--- PROVIDED RECORDS Enclosed Below ---

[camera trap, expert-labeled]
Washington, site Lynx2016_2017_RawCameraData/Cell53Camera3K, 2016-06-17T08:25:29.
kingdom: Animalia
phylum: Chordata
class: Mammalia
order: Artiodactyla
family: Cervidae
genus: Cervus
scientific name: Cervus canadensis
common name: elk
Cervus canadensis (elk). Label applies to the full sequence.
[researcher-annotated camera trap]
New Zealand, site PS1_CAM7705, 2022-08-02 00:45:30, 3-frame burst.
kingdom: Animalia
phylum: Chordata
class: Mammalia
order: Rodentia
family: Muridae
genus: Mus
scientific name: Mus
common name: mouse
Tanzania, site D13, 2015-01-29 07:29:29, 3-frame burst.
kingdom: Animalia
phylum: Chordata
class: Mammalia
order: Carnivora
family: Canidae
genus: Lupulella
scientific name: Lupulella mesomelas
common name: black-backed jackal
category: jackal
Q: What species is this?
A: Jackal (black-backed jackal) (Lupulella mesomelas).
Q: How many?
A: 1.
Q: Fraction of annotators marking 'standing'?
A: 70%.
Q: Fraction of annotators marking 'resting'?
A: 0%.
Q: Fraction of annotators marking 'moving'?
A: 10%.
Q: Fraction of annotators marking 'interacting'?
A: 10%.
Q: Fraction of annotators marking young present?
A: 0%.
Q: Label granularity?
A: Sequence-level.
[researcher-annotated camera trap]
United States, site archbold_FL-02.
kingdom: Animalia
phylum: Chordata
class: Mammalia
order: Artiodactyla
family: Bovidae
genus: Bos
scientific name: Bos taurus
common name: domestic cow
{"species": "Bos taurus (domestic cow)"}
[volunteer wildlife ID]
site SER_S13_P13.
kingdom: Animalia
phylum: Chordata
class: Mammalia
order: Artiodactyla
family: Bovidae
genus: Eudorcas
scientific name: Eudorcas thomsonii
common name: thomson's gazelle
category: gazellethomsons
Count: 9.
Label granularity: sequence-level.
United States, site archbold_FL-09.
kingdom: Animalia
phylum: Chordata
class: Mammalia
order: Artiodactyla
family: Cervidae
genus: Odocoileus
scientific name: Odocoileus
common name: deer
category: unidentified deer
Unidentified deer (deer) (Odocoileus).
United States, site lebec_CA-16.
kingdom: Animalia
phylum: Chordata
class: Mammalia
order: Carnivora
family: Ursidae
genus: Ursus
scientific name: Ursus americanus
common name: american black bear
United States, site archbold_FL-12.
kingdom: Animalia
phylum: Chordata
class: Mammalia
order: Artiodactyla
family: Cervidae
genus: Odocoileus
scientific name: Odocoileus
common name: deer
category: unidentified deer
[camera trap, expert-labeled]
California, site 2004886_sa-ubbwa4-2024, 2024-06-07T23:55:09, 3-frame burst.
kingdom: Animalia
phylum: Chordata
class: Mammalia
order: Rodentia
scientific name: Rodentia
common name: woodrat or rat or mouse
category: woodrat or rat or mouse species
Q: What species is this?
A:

--- End of Enclosed PROVIDED RECORDS ---

TASK TO CARRY OUT> Give back the records above exactly, limited to the lines between the one holding "genus: Lupulella" and the one holding "United States, site lebec_CA-16.", inclusive.

TASK ANSWER>
genus: Lupulella
scientific name: Lupulella mesomelas
common name: black-backed jackal
category: jackal
Q: What species is this?
A: Jackal (black-backed jackal) (Lupulella mesomelas).
Q: How many?
A: 1.
Q: Fraction of annotators marking 'standing'?
A: 70%.
Q: Fraction of annotators marking 'resting'?
A: 0%.
Q: Fraction of annotators marking 'moving'?
A: 10%.
Q: Fraction of annotators marking 'interacting'?
A: 10%.
Q: Fraction of annotators marking young present?
A: 0%.
Q: Label granularity?
A: Sequence-level.
[researcher-annotated camera trap]
United States, site archbold_FL-02.
kingdom: Animalia
phylum: Chordata
class: Mammalia
order: Artiodactyla
family: Bovidae
genus: Bos
scientific name: Bos taurus
common name: domestic cow
{"species": "Bos taurus (domestic cow)"}
[volunteer wildlife ID]
site SER_S13_P13.
kingdom: Animalia
phylum: Chordata
class: Mammalia
order: Artiodactyla
family: Bovidae
genus: Eudorcas
scientific name: Eudorcas thomsonii
common name: thomson's gazelle
category: gazellethomsons
Count: 9.
Label granularity: sequence-level.
United States, site archbold_FL-09.
kingdom: Animalia
phylum: Chordata
class: Mammalia
order: Artiodactyla
family: Cervidae
genus: Odocoileus
scientific name: Odocoileus
common name: deer
category: unidentified deer
Unidentified deer (deer) (Odocoileus).
United States, site lebec_CA-16.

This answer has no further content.